Alvor, this is true and a good point.

however, the roller tip rolls on a pin. The smaller the degree of rotation, the more likely to get wear on a small part of the pin or roller (in the vector of the force.) you would end up with an oblong hole.

I'm guessing that the pin and roller are hard enough that they will not see a substantial wear in either case.

keep in mind, all materials, no matter how rigid, will deflect under a load.

This is most likely a moot point though.

Just to be clear, you are saying that a roller tip rocker should have a perpendicular position when the valve has reached half of its downward travel, correct? And that by your observations the current rockers are perpendicular when the valve is fully seated?

 

[Alvor315]

Yes those are my observations. From measuring the original rocker, the center of the push rod, the fulcrum and the valve-stem contact surface all lie within the same plane. What I'm suggesting is raising the the valve-stem contact surface by about 12 degrees on our rocker arms. That would allow the sweep distance to be cut in half.

As for the pins, I believe the same type of motion, that I hypothesize is happening to the valves also happens to roller rockers.

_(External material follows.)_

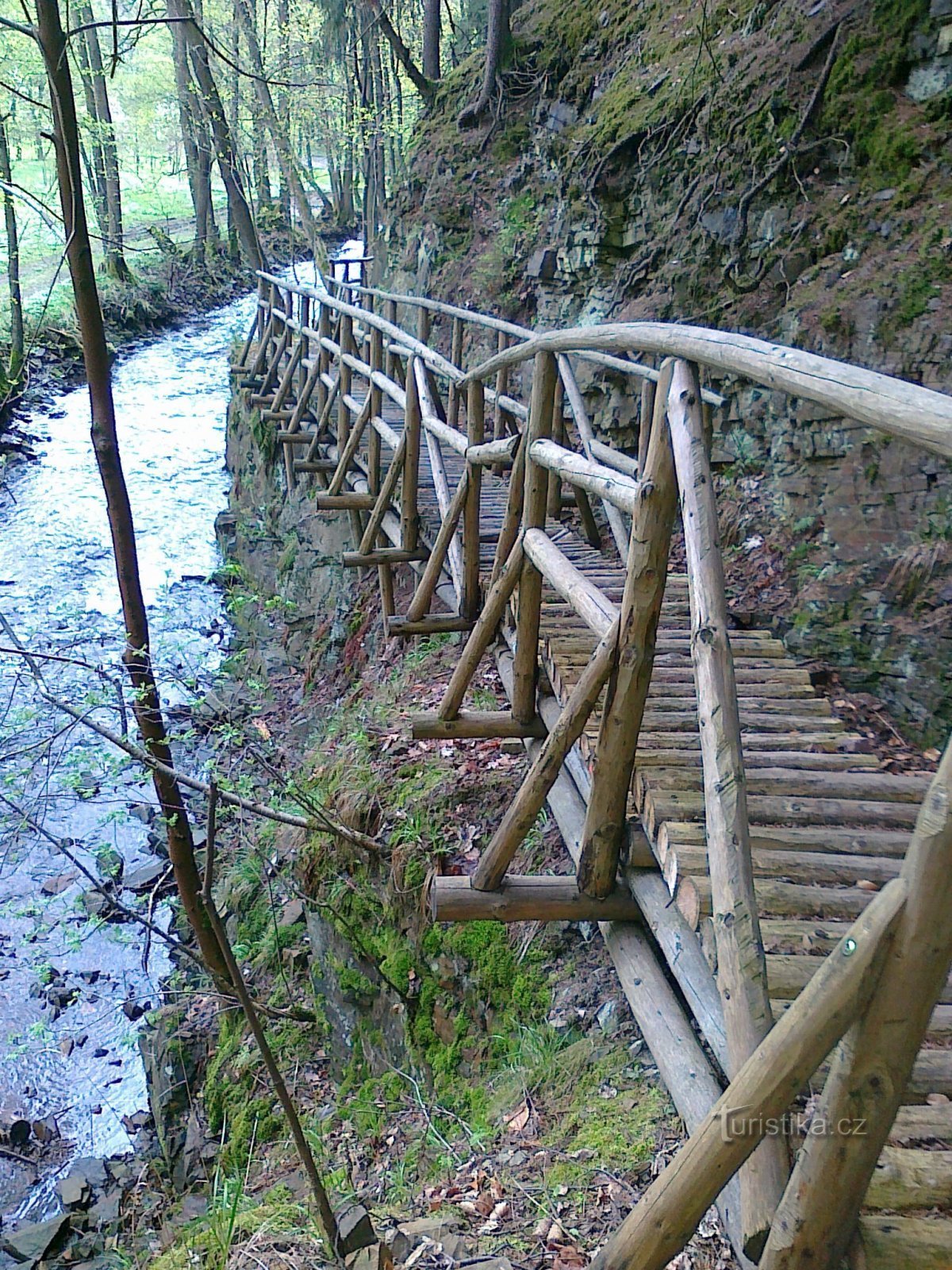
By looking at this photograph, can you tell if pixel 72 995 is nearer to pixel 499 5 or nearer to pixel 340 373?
pixel 340 373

That is, when the revolutions reach a certain point, the release of pressure on the roller wheel is such that the roller wheel will not rotate due to contact with the valve stem, thus again, minimizing wear. If this doesn't happen, then roller rockers as they are used now should be example enough that the roller pins don't fatally wear.

Allan

 

[rhetor]

This makes sense.

You can do a simple physics calculation using inertia and a spring constant. I am not the best at this stuff, but i believe that since the spring is returning the valve, which returns the rocker, pushrod, and lifter to the lobe on the cam, you need to calculate acceleration.

The weight of the pushrod, valve and keepers, as well as the lifter and the friction/suction of the oil will have to be considered. You can actually just ignore all this, do a quick calc and get relative numbers.

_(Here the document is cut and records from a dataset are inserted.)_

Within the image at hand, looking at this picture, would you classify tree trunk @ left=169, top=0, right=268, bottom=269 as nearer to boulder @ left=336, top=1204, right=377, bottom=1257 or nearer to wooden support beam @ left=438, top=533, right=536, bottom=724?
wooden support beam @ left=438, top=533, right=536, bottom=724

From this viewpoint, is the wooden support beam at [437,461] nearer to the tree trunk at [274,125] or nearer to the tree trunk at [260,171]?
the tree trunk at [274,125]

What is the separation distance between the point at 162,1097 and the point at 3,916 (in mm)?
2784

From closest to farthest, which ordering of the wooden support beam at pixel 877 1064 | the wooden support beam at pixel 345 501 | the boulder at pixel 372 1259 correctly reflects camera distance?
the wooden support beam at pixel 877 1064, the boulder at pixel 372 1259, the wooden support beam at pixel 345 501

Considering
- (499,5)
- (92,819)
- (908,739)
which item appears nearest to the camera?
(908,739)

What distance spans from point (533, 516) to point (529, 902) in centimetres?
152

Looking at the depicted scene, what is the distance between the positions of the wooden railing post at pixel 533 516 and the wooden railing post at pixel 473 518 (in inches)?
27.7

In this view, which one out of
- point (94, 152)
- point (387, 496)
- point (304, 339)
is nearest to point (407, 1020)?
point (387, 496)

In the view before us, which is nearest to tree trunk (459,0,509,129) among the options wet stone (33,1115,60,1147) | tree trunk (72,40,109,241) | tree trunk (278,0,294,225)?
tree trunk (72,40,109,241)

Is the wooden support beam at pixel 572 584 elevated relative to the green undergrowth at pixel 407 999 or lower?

The spring should give a constant acceleration to the valve throughout the rpm range. You also have an acceleration in the opposite direction from the cam lobe. Once your acceleration from the cam lobe overcomes the acceleration from the spring, you get valve float.

So based on this logic, you do see less and less pressure as the rpm's come up. There will indeed be a point at which the friction from the keepers or rollers, etc., will be less than the force causing the spin. Thats the point that it will spin.

Now, it is my understanding that when considering the roller sweeping across the valve stem, you will have the same total duration of force and the same amount of force in every situation, provided the valve moves the same distance. If you were to take small snap shots of the action, you would see a series of sequential force applications. The total duration of the force will be concentrated on a smaller area with less sweep. Although there is no room for this theoretically, you will see a longer "dwell" in the same area. This is just a guess though. Guesses are useless until tested.

 

[XPC66]

Valve float is more to do with the spring's installed height, installed load, spring mass and it's subsequent resonant frequency. Redline is just the resonant frequency x 120/7.5


The opening and closing acceleration is pretty much a sinusodial event using redline, displacement and angular acceleration. When I calculate my spring selections I throw in all the masses including even the shims.

One of the first thing you should do when testing the rockers is to establish the contact patch on the valve tip by coating them with marking blue and looking for a symetrical wear pattern, otherwise it will cause uneven side loading. It's something I do religiously to ensure even wear on the tips & guides and the gradual rotation of the valves themselves.

The right hand rule always comes into play,. Just like a front wheel drive will torque steer (due to introduced bump steer from unequel length drive shafts) so the poppit valves will rotate when the angular force of the rocker is applied. To do this the rotation torque must exceed the spring preload. That preload effectively reduces as the frequency of the spring action increases, thus as the engine revs rise.